At Alibuzwi we met Manyando, the young teacher there. He is unqualified and lives modestly in a traditional daub and wattle house..The classrooms are low, mud-walled ‘flats’ with a zinc roof. The water, both drinking and for any other purpose, is scooped out by a dish from a 4m deep hand-dug well. The mothers of the children were there at school, busy smearing mud on the walls of the classroom to prepare them, hopefully for the onslaught of the rains in December. We picked up some kids on their way to school. They were grazing on manganda, fruit from local palm trees. They had eaten nothing else today. Manyando was teaching over the holidays as he had been away on an In-Service Course for two days the week before. He told us of a number of children that had dropped out of school this term, as there is limited food at home and they only really attend school when they have the energy to do so. As the only wage earner in the community, he is able to feed some from his own resources, those children he knows who are in desperate need.

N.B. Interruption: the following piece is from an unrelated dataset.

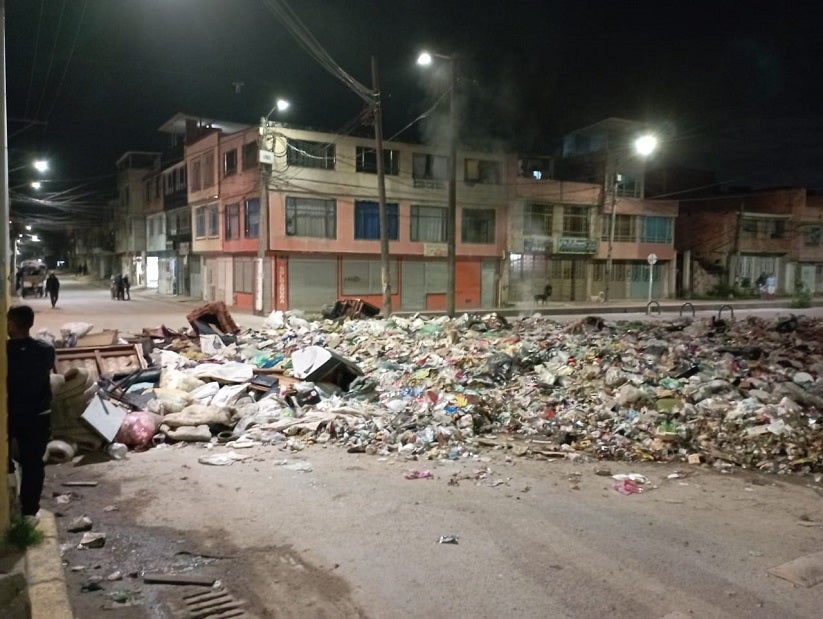 Denuncian falta de recolección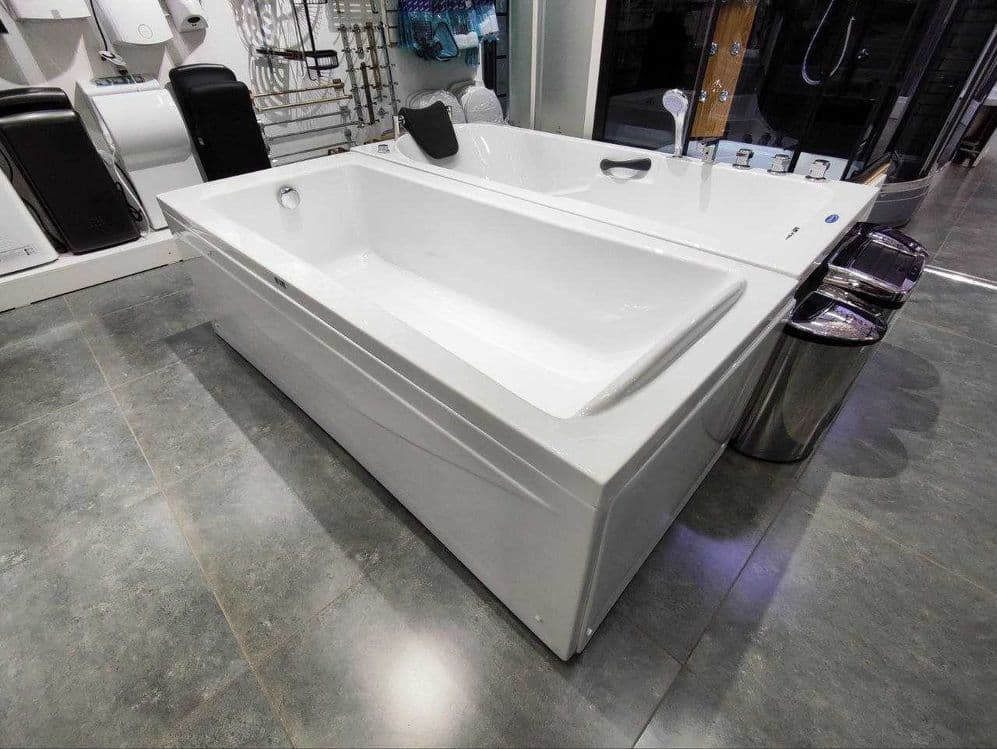 Турецкая ванна акриловая FORMINA BANYO Akril vanna Turkiya — 5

We moved on to Sooka Community School. It is closer to Mwandi and as the Headteaher said, a local lodge, as part of its community responsibility programme, goes more than the extra mile to help them out. However, the school relies on water from the lodge and would appreciate having a source of its own. Being beside the river means that fish and vegetables are more readily available and can be caught and grown. So as not to ‘flood’ the Mwandi market with fish and vegetables at the same time, a community agreement has been struck with individuals, agreeing on certain days of the week to sell their wares. The children here at Sooka Community School too are mainly from subsistence farmers and the granaries are empty here too.

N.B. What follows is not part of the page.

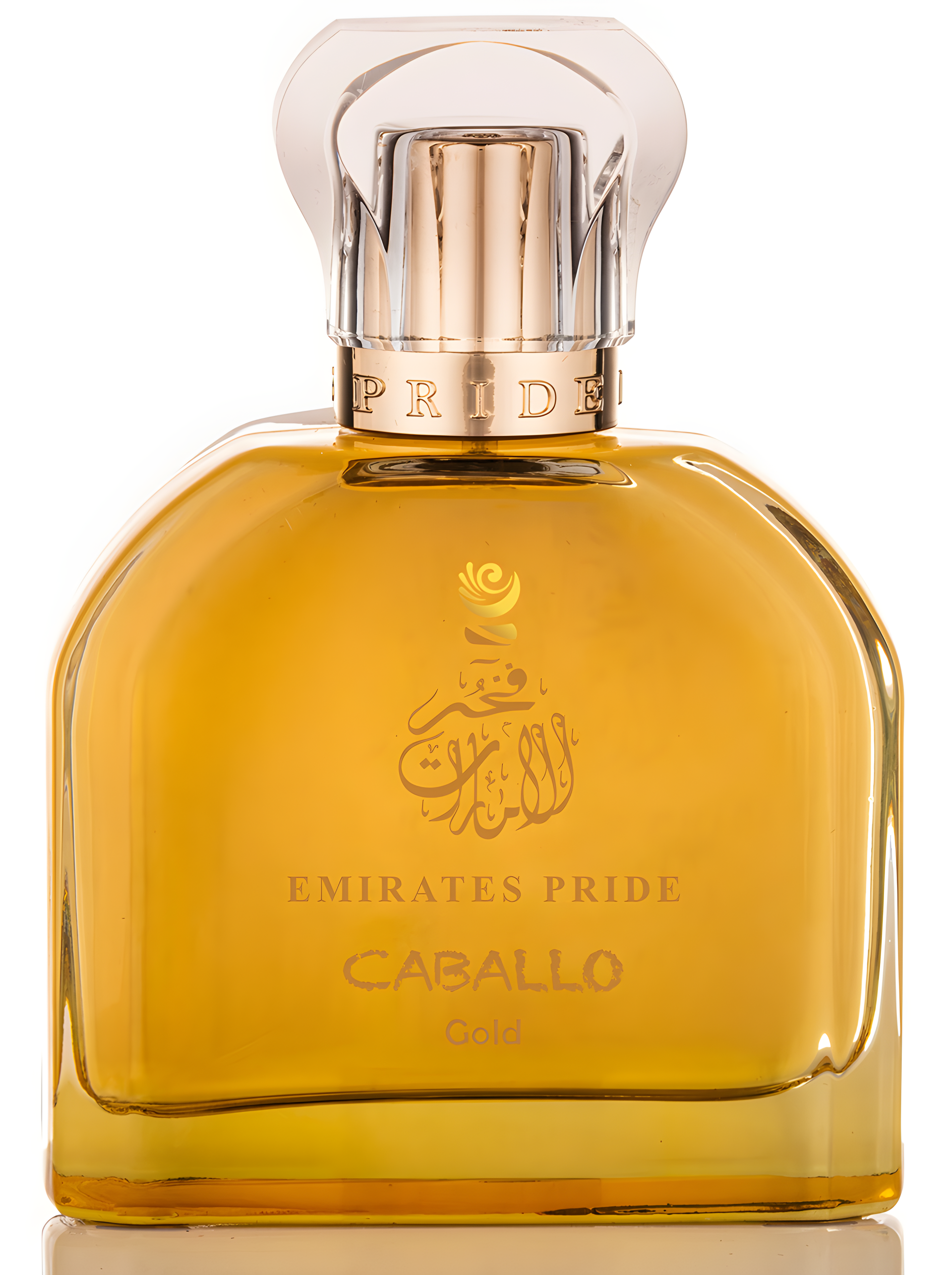 Caballo Gold by Emirates Pride Perfumes perfume bottle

On our way back to Mwandi, we passed four sites where Community-owned fish ponds are being dug to help take the pressure off the wild Zambezi fish stock.

The UCZ’s intervention is not only to introduce better policies but also to train communities in the best ways to cope with the negative effects of climate change that are already taking a toll on Zambian communities, The  UCZ is very concerned with the direction in which the world is moving especially with the continued denial by many world leaders of climate change despite evidence to the contrary However, the UCZ believes in both prayer and action. Climate change is inextricably linked with environmental justice especially in the extractive mining industry and as part of our socio-economic programme, climate change is a significant component.

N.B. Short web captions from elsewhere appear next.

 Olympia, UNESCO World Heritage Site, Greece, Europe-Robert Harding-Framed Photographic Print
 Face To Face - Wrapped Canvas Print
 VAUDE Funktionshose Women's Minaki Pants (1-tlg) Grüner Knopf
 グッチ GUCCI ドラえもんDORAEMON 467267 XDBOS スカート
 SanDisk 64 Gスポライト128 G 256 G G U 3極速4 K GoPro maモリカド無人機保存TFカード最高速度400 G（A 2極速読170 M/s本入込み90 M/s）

It is too simplistic, as some do, to portray climate change as the fulfilment of the biblical “end times” prophecy, but nevertheless with the prolonged drought the UCZ has organised prayer meetings to address climate change and its visible impact. The Church has to be a watch-dog on behalf of the people and to understand and be involved in the climate change discourse. It is a complex and moral struggle we are engaged in. This requires us also to engage politically to try an influence policy. The Church through the CCZ, has worked with Government already regarding policy highlighting to the dangers of uranium mining

A campaign called “We have faith – act for climate justice”, collected over 200,000 signatures across Africa, demanding a “just and legally binding climate treaty” at COP 17 in South Africa, in 2011.Since then, we have used our church structures to influence change. Disaster Risk Reduction Church Committees have been trained in tree planting, good forest management practices and sustainable agriculture.

Although the Zambian Government and the UCZ share the sentiments of “polluter pays” principle, demanding a fair share of resources to cope with climate shocks, we still see it is the most vulnerable communities that bear the brunt of climate change.